Me revolví incómoda. Estar allí había dejado de resultarme agradable. Además, empezaba a hacerse tarde y me esperaba una larga jornada de trabajo. A mi tarea en el bar, debía sumarle la limpieza de varios apartamentos con los que me había comprometido.

Mi impaciencia se atemperó cuando nos alejamos de las rocas.

Una corriente subterránea que se empeñaba en desviarnos me obligó a sujetar el timón con fuerza. A escasa distancia, atisbé un remolino. No era inusual en aquella zona.

Sil profirió una maldición.

Lo miré con ojos interrogantes.

—Creo que se ha enganchado —dijo señalando con la barbilla el salabre.

Algo ejercía presión sobre la red.

Entendí la contrariedad de mi jefe. El mango podía quebrarse. Recé por que no fuera otro pulpo. Ojalá los dioses no hubieran atendido mis plegarias.

Sil extrajo aquello del agua. Un bulto extraño rebasaba del aro. Lo acercó y lo depositó con cuidado sobre el suelo de la barca.

Al principio no supimos identificarlo. Luego, consternados, nos miramos el uno al otro. Sabíamos de qué se trataba, pero no podíamos creerlo.

Una gaviota graznó por encima de nuestras cabezas. Tal vez fuera una advertencia. O una maldición.

—¿Qué es eso? —atiné a preguntar con la esperanza de que mis sentidos me estuvieran confundiendo.

Sil tardó varios compases en responder. Cuando lo hizo, habló con una autoridad impostada, como si intentara convencerse de lo que estaba diciendo.

—Está claro que es una pierna.

El chapoteo del agua contra el casco de la embarcación reinó sobre un prolongado silencio.

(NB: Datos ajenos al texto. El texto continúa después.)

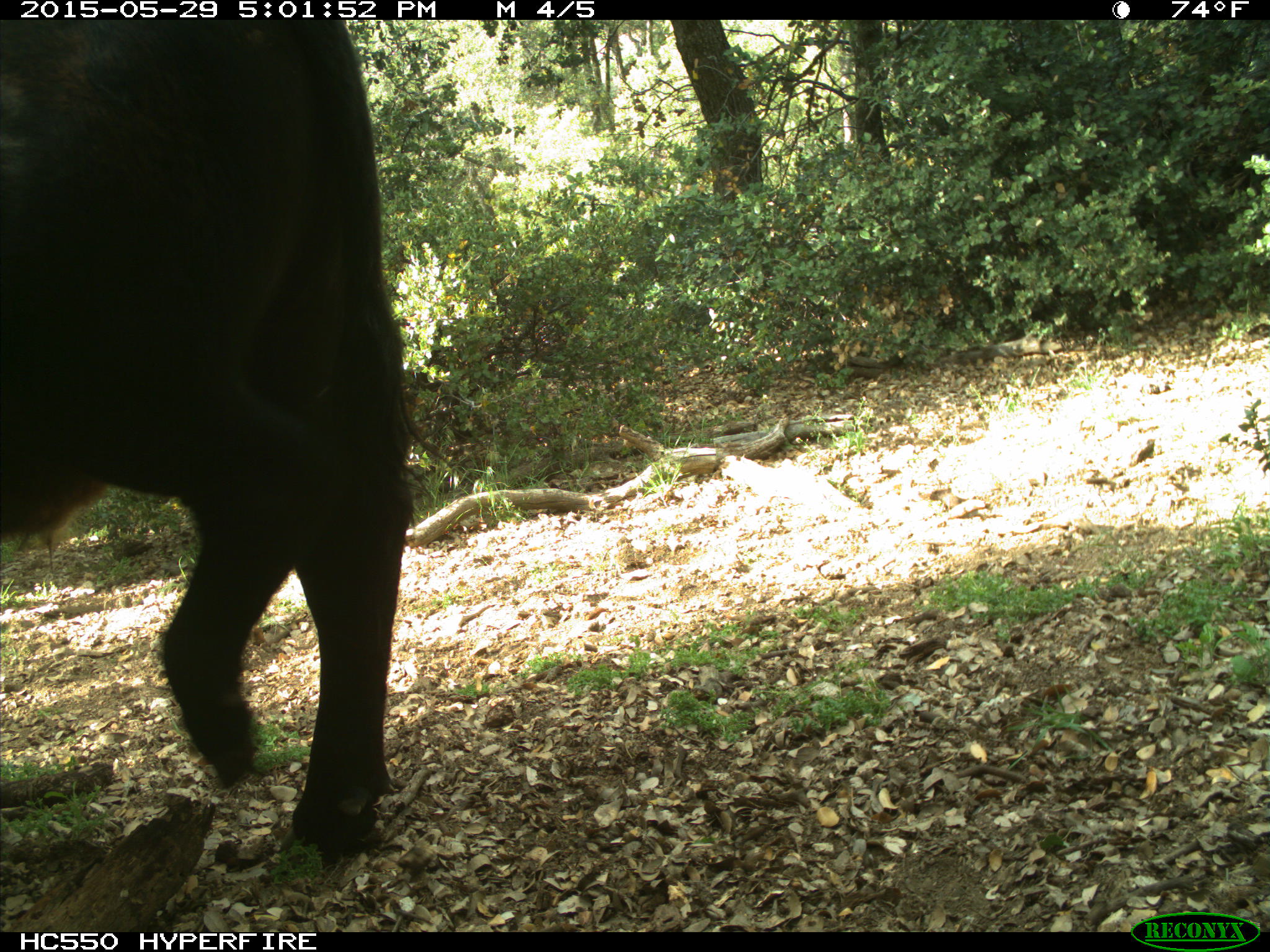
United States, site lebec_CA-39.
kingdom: Animalia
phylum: Chordata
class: Mammalia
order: Artiodactyla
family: Bovidae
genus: Bos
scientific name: Bos taurus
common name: domestic cow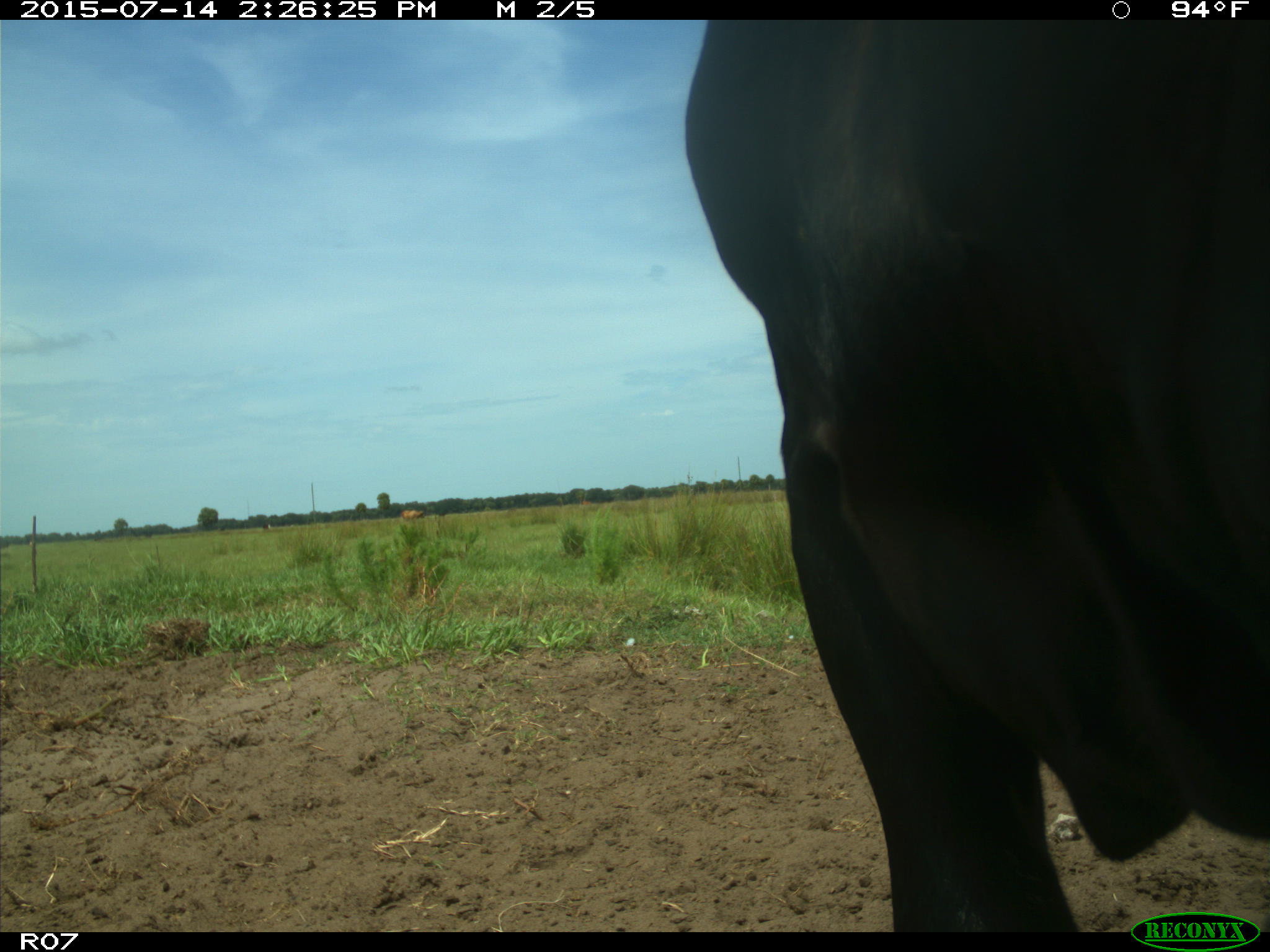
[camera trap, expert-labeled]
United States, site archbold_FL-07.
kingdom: Animalia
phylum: Chordata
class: Mammalia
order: Artiodactyla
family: Bovidae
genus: Bos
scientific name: Bos taurus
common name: domestic cow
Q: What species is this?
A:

Yo mantenía la vista clavada en Sil, como si continuara esperando de él alguna explicación. Él contemplaba absorto la macabra pesca, con el mango del salabre aún entre las manos.

Transcurridos unos interminables segundos, no me quedó más remedio que mirar hacia donde apuntaban sus ojos.

Lo que vi me erizó la piel. Sin duda se trataba de una tibia descarnada que, en su extremo, sustentaba la osamenta de un pie perfectamente calzado. El zapato, de cuero, conservaba intacta la suela, una plataforma de goma excesivamente gruesa para la finura del modelo. Tal vez su finalidad había sido corregir un desequilibrio o realzar la estatura. El conjunto resultaba grotesco.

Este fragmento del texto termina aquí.